## Short exercise
List every line in the listing below that contains the string "scene". Case counts.

## Stored rows
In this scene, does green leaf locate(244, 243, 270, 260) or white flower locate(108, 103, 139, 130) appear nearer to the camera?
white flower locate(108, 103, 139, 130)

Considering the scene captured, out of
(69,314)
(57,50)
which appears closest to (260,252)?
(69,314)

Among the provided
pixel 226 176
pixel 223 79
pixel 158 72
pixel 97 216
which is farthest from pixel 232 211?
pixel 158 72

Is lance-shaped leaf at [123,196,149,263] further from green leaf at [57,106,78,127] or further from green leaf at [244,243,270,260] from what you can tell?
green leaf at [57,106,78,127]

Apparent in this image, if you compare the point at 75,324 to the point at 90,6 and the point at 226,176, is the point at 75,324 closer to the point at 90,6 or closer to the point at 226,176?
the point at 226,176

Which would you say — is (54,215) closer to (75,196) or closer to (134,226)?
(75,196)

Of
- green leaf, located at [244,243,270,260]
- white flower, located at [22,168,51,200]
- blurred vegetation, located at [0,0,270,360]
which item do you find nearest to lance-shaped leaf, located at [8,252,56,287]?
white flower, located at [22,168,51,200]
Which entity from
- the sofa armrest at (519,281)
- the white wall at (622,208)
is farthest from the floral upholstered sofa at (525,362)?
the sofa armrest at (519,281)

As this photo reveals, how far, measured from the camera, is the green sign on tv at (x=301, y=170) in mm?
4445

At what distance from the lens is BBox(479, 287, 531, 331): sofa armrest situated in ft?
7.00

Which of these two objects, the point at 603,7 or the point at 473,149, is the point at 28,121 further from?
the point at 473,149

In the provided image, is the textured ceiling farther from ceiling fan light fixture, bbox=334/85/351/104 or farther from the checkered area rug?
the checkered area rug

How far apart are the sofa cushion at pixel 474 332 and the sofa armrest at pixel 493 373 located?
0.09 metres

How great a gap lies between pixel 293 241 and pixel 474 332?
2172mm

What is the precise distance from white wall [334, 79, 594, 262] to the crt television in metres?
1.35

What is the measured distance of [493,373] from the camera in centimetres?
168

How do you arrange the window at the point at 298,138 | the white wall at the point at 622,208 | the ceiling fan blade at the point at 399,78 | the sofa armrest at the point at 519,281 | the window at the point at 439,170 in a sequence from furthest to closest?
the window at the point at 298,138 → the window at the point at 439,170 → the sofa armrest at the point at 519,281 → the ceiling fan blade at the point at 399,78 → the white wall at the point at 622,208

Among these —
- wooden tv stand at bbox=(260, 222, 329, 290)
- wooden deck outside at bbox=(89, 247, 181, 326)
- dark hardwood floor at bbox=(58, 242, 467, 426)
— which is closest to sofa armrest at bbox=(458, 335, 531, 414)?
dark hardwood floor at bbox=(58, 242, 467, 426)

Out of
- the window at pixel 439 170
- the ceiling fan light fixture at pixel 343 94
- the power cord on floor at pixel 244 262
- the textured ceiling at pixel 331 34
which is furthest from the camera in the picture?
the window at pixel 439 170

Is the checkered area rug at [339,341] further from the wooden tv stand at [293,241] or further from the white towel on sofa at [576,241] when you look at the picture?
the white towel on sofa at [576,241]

## Answer for this exercise
In this scene, does green leaf locate(244, 243, 270, 260) or white flower locate(108, 103, 139, 130) appear nearer to the camera?
Considering the scene captured, out of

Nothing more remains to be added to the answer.